“In Nicaragua Many Young People Write Secretly”

Nicaraguan poet William Gonzalez Guevara, after receiving the 2023 Hiperion Poetry Prize this Wednesday for his work “Second Class Immigrants”, at the Casa de America in Madrid.  Photos: EFE

William Gonzalez expressed his concern about the “enormous censorship” in literature, journalism or any area that raises a voice against the Ortega regime.

By EFE / Confidencial

HAVANA TIMES – “In Nicaragua there are many young people writing secretly and one wonders if one day they will come to light, if there will be a Ruben Darío hidden there,” says the young Nicaraguan poet William Gonzalez Guevara, winner of the Hiperión Poetry Prize 2023 for his work “Second-class immigrants”.

In an interview with EFE in Madrid, he said it really hurts him “that voices are muted” due to the political situation in his country, about whose future he feels “very pessimistic”, since he does not see unity in the opposition nor a representative head against the Government of Daniel Ortega.

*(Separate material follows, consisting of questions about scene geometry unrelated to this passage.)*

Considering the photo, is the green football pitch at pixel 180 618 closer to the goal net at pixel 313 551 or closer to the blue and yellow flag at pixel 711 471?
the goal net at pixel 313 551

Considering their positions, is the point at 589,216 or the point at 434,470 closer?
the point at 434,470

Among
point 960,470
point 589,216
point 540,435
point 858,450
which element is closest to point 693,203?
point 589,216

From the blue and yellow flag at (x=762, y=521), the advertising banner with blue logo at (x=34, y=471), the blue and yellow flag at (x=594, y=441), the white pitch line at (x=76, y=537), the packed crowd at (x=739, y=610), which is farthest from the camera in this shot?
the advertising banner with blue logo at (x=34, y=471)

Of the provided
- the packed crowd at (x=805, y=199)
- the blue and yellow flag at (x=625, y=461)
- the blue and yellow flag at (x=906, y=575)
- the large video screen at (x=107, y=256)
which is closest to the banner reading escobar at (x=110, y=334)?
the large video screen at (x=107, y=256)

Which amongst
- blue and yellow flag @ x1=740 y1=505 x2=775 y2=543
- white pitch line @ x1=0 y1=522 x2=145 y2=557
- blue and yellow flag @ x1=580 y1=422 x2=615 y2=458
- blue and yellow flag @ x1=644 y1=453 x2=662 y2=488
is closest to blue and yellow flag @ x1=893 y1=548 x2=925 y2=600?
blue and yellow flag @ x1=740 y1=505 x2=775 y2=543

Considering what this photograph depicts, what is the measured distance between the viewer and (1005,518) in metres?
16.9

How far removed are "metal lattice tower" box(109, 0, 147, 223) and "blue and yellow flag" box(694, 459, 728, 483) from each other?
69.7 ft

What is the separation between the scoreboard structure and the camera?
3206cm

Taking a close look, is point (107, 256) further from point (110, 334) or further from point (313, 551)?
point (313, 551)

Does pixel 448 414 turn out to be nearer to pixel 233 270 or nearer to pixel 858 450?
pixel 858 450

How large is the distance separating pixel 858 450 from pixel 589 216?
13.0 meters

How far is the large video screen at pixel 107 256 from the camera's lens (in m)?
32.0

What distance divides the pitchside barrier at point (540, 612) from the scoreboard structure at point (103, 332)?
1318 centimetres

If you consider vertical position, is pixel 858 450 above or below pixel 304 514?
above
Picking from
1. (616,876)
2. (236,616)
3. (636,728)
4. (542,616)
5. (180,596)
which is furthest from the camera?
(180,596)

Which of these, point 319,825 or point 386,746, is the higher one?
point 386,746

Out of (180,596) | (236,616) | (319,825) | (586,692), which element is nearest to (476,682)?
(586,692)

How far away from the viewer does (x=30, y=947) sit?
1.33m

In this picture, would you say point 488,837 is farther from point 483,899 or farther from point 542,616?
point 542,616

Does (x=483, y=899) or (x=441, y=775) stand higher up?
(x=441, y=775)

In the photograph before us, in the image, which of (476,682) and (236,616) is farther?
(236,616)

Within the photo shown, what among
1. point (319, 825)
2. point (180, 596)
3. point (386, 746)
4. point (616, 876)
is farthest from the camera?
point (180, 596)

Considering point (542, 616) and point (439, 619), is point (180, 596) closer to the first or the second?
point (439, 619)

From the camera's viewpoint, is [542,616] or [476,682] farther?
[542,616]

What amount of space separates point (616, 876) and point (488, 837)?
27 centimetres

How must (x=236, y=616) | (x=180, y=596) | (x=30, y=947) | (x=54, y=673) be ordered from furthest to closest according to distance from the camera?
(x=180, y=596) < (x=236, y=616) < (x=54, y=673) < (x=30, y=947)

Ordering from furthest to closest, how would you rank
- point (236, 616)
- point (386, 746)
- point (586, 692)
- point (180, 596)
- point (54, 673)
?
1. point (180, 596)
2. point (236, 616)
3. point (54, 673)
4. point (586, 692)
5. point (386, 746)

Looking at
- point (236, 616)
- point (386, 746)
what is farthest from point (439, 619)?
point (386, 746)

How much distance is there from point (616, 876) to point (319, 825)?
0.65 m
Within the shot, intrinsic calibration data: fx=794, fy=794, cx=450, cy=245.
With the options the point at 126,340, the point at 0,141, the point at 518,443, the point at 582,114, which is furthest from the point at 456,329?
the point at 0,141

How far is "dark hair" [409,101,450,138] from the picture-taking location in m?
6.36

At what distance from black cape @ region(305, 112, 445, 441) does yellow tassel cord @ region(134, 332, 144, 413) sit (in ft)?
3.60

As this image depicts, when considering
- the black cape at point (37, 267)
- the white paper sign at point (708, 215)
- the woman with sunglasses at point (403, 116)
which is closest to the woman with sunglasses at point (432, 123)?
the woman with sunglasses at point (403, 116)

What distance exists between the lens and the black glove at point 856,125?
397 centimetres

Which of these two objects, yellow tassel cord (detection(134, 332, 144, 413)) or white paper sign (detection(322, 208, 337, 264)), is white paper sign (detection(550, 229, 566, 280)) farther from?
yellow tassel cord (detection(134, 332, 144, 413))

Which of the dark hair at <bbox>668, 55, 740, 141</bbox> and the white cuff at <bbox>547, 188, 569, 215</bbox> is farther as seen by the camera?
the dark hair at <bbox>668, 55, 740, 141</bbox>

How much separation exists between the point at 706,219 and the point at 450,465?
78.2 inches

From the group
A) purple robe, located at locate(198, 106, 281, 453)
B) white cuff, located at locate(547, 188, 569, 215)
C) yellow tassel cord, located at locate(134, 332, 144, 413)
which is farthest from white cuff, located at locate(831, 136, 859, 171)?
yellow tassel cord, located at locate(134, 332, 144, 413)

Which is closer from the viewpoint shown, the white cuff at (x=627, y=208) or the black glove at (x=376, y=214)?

Gonzalez (Managua, 2000) received the award this Wednesday from Jesus Munarriz, editor of Hiperion, at the Casa de America in the Spanish capital, an event in which he was accompanied by the Nicaraguan author Sergio Ramírez, among others.

“Central America has had to wait 40 years to win the Hiperion and I sometimes wonder hasn’t there been a deserving poet until now? For example, when Sergio Ramirez was given the Cervantes, for the first time to a Central American, he said something like ‘I played the roulette wheel, and my number came up.’ I feel like something similar has happened to me,” Gonzalez admits.

He said he felt “a lot of satisfaction” after years of work. “I had not dared to publish anything, and a literary critic showed me how the scene worked here, dominated by awards. I came from a country where the important thing is not that, but the work itself, which is why I was very reluctant. But I started sending everything I had written, twelve years of work, and it started happening.”

A “merely literary” commitment

The young poet assures that he does not want to get involved in politics “at all”, since his commitment to Nicaragua is and has always been “merely literary”, but he recognizes that he could be one of the future persons stripped of his nationality, just like other compatriots who oppose Ortega, such as the writers Gioconda Belli and Sergio Ramirez.

“I will never stop being Nicaraguan, no matter if they take away my passport. Nicaragua is carried inside, not in a document,” says the 23-year-old poet, who has been living in Spain since he was eleven.

Gonzalez remembers that the publication of his second collection of poems, “It hurts to breathe,” where he condemned the violence exercised by the Ortega Government during the 2018 protests, was, in a way, “condemning himself,” but it was something he had to do.

“I knew that on a political level things were bad, but once several of my best childhood friends were murdered, I felt that I couldn’t be silent,” confesses the also journalism student at the Rey Juan Carlos University in Madrid.

Added to this is his concern about the “enormous censorship” that currently exists, whether in literature, journalism or in any other area where someone raises their voice against the Government, although he recognizes the enormous work of critical voices from abroad.

Second class immigrants

In “Second-class Immigrants,” the work that won the Hiperion Poetry Prize, Gonzalez delves into the lives of migrant women who are dedicated to cleaning homes, a task carried out by his mother in Spain.

“I see a lot of exploitation and need in the reasons that lead them to these jobs. We should not fall into the mistake of thinking that this happens only because they lack documents, since many of them do have them, but even so their labor rights are not respected,” he denounces.

He notes this is not an issue of “legality”, but rather of “humanity”, since even if migrants are in an irregular situation, they at least deserve to receive the minimum wage.

“I know the situation firsthand, and I know that a woman cannot survive on 350 euros a month, and some families do not even pay their Social Security contribution,” he remarks.

Gonzalez rose to fame with his collection of poems “The Nobodies”, a collection of writings that he wrote between the ages of eleven and seventeen, dedicated mainly to that most marginalized part of society that many forget.

This first book made him the first Latin American to win the prestigious “Antonio Carvajal” Young Poetry Prize in more than twenty years and, since then, his career has continued to rise.